California’s historical treasures include its 21 missions. The state’s natural wonders include its famous redwoods. Last year, the city of Monterey weighed the continued existence of the state’s oldest continuously functioning church against the well being of four beautiful, but much younger, redwoods.
The Cathedral of San Carlos Borroméo sits on the site where, in 1770, Franciscan missionary Junipero Serra and Governor Gaspar de Portolá established a mission and a presidio, or fort. The next year, Fr. Serra moved the mission five miles away to Carmel. However, the Monterey structure continued to function—first as a military chapel, then as a parish church, and now as a cathedral. When the other California missions were secularized in the 1800s, the church on this site kept functioning. After fire destroyed earlier structures, the present building was completed in December 1794.
The cathedral needs renovation. Moisture has affected its stone foundations (the shade from the redwoods keeps them from drying out). And tree roots have penetrated to the opposite side of the church. Originally, the city of Monterey suggested a compromise: take out only two of the trees and find a way to cap the roots of the others.
But, according to Cathy Leiker of the Royal Presidio Chapel’s conservation office, an archaeologist found additional treasures beneath the trees: the floor of the soldiers’ barracks, portions of the old presidio’s walls, and the floor of an early baptistery. Because there was no way to keep the trees and preserve both the church and the buried archeological treasures, the city agreed that the trees had to go.
Recycling the classics
Scientists are using a high-energy x-ray beam to read a tenth-century greek text that was scraped and reused by a later scribe.Would you pay $2 million for a book made of recycled paper? You might if the “recycling” was the work of a 13th-century priest, and underneath the later writing was the earliest known copy of lost works by the ancient Greek mathematician Archimedes.

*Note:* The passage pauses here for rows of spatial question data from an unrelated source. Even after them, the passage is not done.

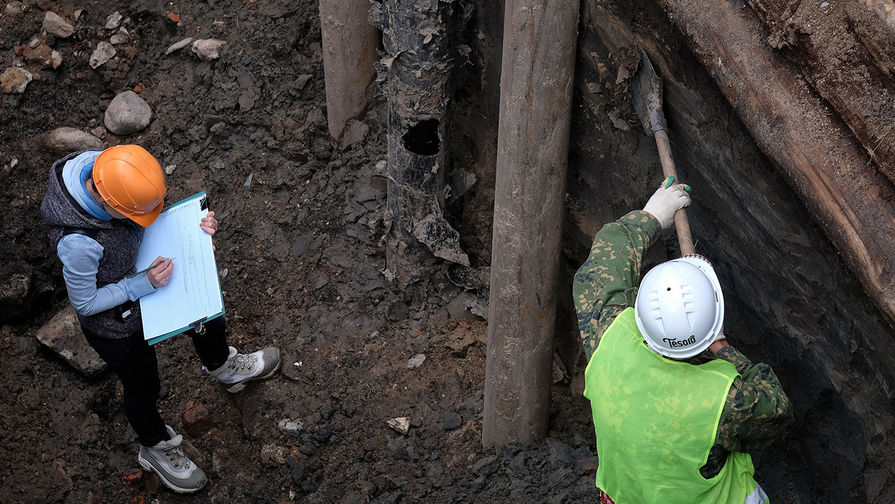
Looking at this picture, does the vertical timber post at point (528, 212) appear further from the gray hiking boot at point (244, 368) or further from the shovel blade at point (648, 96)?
the gray hiking boot at point (244, 368)

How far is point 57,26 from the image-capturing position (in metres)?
5.39

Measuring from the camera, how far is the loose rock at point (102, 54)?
5375mm

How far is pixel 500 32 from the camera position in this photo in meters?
3.92

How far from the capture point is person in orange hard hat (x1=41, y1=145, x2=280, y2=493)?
326 cm

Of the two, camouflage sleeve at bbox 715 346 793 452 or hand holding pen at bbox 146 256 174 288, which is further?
hand holding pen at bbox 146 256 174 288

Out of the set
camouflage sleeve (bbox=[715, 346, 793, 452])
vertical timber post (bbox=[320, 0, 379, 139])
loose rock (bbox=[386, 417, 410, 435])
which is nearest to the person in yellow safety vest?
camouflage sleeve (bbox=[715, 346, 793, 452])

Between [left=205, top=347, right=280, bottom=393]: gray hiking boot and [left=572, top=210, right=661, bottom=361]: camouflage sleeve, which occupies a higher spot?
[left=572, top=210, right=661, bottom=361]: camouflage sleeve

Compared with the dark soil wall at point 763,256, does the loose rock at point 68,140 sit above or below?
below

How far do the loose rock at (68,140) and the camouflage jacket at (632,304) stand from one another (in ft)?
12.0

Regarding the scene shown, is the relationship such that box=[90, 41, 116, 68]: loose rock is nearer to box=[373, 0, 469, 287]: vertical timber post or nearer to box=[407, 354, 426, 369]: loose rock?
box=[373, 0, 469, 287]: vertical timber post

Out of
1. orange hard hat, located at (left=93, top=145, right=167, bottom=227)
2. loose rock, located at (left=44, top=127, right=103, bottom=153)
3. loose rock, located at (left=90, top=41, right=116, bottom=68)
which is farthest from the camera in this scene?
loose rock, located at (left=90, top=41, right=116, bottom=68)

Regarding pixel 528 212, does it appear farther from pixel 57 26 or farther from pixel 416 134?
pixel 57 26

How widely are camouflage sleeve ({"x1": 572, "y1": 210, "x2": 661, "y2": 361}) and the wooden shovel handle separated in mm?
79

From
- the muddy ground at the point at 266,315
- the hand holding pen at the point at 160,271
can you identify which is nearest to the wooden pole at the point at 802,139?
the muddy ground at the point at 266,315
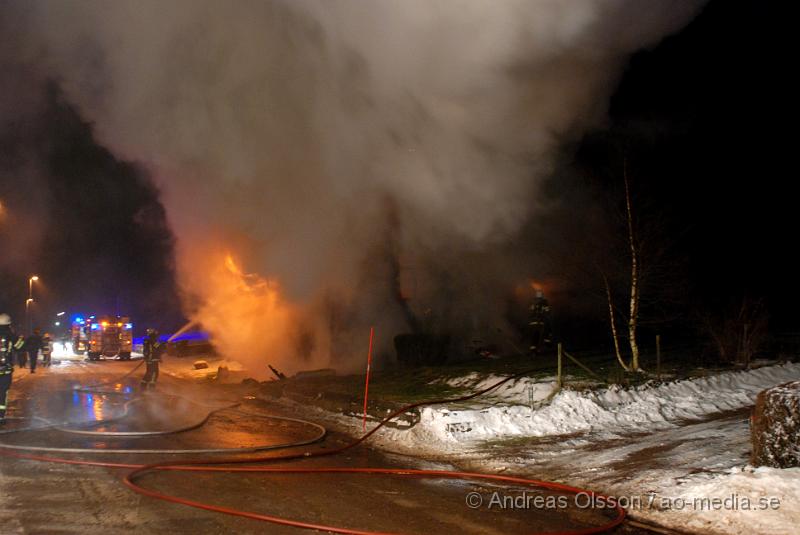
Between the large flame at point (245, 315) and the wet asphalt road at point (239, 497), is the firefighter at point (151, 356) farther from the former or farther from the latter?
the wet asphalt road at point (239, 497)

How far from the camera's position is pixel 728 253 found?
22.8 meters

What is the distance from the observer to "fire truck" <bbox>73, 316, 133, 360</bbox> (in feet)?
106

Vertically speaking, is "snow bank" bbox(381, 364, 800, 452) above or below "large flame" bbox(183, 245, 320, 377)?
below

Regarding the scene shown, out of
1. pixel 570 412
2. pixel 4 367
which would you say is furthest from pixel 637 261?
pixel 4 367

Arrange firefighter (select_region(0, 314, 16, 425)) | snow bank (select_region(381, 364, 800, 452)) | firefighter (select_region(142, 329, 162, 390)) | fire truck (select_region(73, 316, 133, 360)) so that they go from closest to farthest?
snow bank (select_region(381, 364, 800, 452))
firefighter (select_region(0, 314, 16, 425))
firefighter (select_region(142, 329, 162, 390))
fire truck (select_region(73, 316, 133, 360))

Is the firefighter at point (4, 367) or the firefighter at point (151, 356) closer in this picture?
the firefighter at point (4, 367)

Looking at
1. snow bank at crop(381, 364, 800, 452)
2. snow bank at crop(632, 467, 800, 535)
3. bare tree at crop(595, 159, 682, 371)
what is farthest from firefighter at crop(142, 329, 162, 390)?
snow bank at crop(632, 467, 800, 535)

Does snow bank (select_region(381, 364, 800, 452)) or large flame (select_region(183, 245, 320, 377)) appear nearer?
snow bank (select_region(381, 364, 800, 452))

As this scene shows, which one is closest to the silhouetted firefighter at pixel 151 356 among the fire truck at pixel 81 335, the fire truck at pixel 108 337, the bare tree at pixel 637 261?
the bare tree at pixel 637 261

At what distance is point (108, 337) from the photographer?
3256 centimetres

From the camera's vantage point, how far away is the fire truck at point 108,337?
32.2 meters

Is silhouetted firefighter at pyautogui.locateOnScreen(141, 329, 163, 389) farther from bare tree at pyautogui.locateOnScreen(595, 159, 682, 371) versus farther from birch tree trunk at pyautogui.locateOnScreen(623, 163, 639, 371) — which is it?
birch tree trunk at pyautogui.locateOnScreen(623, 163, 639, 371)

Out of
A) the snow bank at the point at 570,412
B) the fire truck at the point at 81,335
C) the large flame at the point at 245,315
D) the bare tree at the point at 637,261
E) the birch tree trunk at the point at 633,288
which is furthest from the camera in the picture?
the fire truck at the point at 81,335

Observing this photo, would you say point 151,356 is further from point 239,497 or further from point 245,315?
point 239,497
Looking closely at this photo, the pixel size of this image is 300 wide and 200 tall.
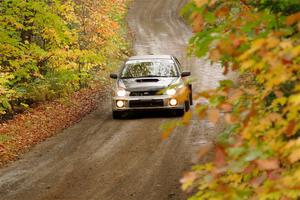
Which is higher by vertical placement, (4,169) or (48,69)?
(48,69)

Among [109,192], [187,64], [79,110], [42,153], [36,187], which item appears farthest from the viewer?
[187,64]

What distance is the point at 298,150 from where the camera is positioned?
286 centimetres

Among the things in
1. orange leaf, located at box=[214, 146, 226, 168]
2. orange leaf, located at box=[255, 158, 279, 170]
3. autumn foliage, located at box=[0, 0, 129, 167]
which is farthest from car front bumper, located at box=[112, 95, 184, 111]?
orange leaf, located at box=[255, 158, 279, 170]

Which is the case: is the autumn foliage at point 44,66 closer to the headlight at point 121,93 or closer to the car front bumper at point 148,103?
the headlight at point 121,93

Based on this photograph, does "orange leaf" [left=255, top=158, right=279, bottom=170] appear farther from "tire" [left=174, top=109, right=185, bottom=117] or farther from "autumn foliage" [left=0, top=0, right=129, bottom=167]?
"tire" [left=174, top=109, right=185, bottom=117]

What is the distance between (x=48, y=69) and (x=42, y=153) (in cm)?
772

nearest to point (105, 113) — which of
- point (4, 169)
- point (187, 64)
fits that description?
point (4, 169)

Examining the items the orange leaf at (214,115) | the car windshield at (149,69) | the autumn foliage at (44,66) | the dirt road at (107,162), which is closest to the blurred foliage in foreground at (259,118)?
the orange leaf at (214,115)

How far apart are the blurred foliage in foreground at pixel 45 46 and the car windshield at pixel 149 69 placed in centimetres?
158

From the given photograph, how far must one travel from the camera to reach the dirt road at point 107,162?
872 centimetres

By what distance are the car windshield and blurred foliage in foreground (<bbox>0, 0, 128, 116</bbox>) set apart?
1.58 metres

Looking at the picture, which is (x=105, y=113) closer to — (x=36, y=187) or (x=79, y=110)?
(x=79, y=110)

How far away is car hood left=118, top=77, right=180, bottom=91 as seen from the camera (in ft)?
48.2

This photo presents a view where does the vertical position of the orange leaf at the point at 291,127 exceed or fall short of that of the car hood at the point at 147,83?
Result: it exceeds it
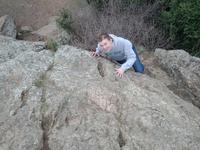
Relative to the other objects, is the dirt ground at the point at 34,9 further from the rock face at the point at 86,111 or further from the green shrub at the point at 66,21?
the rock face at the point at 86,111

Medieval scribes who copied manuscripts couldn’t just go to the stationers for their materials. They often had to reuse parchment or vellum made from animal skins. Fortunately, those materials were sturdy enough that they could be scraped and bleached and still be used again. Such a reused manuscript is called a palimpsest (from Greek words meaning “scraped again”).
The scarcity and expense of writing materials always made it tempting to reuse parchment and vellum. So the ecumenical synod of 691 (the Council in Trullo) banned the cutting up or “corruption” of manuscripts of the Scriptures or the church fathers—unless they were already hopelessly worm-eaten.
A few months ago, the Los Angeles Times reported on a reused piece of sheepskin parchment. A Stanford University physicist had adapted his technique for studying iron molecules in spinach leaves to reveal traces of iron-based ink used in the nearly erased original writing. Under an even later bit of forged painting on the manuscript, he found the signature of the scribe who had turned the ancient mathematical treatises into a prayer book. On the edge of the first page, it said “By the hand of presbyter Ioannes Myronas.” It was dated April 14, 1229.
The 348-page, $2 million manuscript was first written in Constantinople and rewritten in Palestine. It now resides in Baltimore at the Walter Art Museum.
Beautiful books
It’s a legendary scene: a medieval monk crouches over his parchment as he meticulously copies and illustrates sacred texts. A new exhibition at the J. Paul Getty Museum in Los Angeles traces the production of illuminated manuscripts in France, where they have historically been a significant art form.
During the early Middle Ages, monks used their manuscripts for public worship, private devotions, and scholarly pursuits. Monasteries were centers of prayer and learning. By the 13th century, the demand for books increased and professional artists took up the task of manuscript production. Soon the most popular book became the Book of Hours, a devotional prayer book for laypeople.
The exhibition, “French Manuscript Illumination of the Middle Ages,” includes 25 manuscripts from the Getty’s collection and highlights achievements from the 800s to the 1500s. The exhibit opened January 23 and continues through April 15, 2007.